Thermoelectric properties of high-performance n-type lead telluride measured insitu in a nuclear reactor core

Abstract

Thermoelectric generators are promising energy sources in remote or harsh environments such as the core of a nuclear reactor where they can power remote sensors and other in-core instrumentation. A high-performance n-type lead telluride material Pb_0.975Ga_0.025Te–0.25% ZnTe was inserted into the core of a nuclear reactor and thermoelectric material properties were continuously monitored while it was irradiated for 228 MW-days to a fast neutron (>1.0 MeV) fluence of 2.0 × 10²⁰ n cm⁻². The electrical conductivity increased within hours of the reactor starting with a peak increase to 343% of the non-irradiated electrical conductivity at the same temperatures. The electrical conductivity subsequently decreased but leveled off at 155–161% of the non-irradiated value near the end of the reactor cycle. The thermoelectric power factor and device power density peaked at 132% of the non-irradiated values within the first few days but fell to 90% of the non-irradiated values around day 9 due to a moderate drop in Seebeck coefficient to 57% of the non-irradiated value. Beyond day 9, the Seebeck coefficient steadily increased until leveling off at 81–85% of its non-irradiated value near the end of the cycle. After the initial transient changes in Seebeck coefficient and electrical conductivity, the power factor of the material in-core was approximately the same as the measured value before irradiation.
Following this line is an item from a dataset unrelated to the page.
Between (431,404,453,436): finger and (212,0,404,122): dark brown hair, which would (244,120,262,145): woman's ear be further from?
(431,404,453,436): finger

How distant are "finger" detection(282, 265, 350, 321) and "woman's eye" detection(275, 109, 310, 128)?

However, due to a sudden increase in Seebeck coefficient and electrical conductivity during the last few days, the power factor at the end of the reactor cycle was 8–10% greater than the power factor of the non-irradiated material at the same temperatures. These results indicate that the PbTe based thermoelectric material studied in this work can serve as a solid-state power source for operation in the harsh environment of a nuclear reactor core.